[Data records — start]

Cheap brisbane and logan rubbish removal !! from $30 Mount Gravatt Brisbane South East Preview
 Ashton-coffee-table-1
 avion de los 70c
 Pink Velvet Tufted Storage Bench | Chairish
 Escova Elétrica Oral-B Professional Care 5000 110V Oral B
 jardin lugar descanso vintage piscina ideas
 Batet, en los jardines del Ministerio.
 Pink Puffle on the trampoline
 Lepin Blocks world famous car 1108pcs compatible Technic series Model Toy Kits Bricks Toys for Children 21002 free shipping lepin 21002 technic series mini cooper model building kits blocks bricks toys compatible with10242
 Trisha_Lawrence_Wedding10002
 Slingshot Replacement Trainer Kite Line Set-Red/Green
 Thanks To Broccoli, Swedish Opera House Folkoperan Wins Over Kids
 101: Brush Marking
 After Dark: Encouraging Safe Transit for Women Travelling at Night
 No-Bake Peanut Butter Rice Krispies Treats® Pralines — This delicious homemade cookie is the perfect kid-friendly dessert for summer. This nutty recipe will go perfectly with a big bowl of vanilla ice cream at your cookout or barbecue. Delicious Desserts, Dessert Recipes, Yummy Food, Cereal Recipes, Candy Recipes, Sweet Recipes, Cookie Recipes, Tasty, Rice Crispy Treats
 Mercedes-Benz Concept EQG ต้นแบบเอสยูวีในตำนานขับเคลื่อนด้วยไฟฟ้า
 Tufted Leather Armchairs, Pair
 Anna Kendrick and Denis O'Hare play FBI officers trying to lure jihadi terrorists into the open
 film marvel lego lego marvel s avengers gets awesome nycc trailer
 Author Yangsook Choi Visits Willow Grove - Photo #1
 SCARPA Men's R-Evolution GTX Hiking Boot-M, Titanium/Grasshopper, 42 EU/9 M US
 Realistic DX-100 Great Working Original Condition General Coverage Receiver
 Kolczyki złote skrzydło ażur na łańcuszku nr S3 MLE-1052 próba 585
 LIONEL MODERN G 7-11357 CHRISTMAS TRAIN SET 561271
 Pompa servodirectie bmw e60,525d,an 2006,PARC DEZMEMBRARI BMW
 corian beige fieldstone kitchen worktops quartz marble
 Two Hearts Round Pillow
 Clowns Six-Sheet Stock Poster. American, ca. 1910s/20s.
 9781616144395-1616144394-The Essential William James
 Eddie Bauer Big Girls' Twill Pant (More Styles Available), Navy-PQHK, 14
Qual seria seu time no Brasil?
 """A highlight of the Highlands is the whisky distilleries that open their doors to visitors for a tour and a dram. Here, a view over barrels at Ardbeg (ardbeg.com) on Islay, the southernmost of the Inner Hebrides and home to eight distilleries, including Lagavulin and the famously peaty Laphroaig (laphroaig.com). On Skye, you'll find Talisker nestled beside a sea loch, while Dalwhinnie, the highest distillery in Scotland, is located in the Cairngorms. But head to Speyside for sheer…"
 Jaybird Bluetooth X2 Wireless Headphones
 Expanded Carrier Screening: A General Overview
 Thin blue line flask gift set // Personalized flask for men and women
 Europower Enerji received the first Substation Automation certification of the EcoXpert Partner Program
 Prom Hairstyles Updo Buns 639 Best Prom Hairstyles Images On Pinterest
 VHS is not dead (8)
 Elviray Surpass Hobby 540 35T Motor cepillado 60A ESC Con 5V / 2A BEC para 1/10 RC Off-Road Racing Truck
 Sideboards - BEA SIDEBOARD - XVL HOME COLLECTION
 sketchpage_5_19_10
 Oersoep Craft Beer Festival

[Data records — finish]

Of the lines above, show those in which "Tufted" appears.

Answer for this exercise:
 Pink Velvet Tufted Storage Bench | Chairish
 Tufted Leather Armchairs, Pair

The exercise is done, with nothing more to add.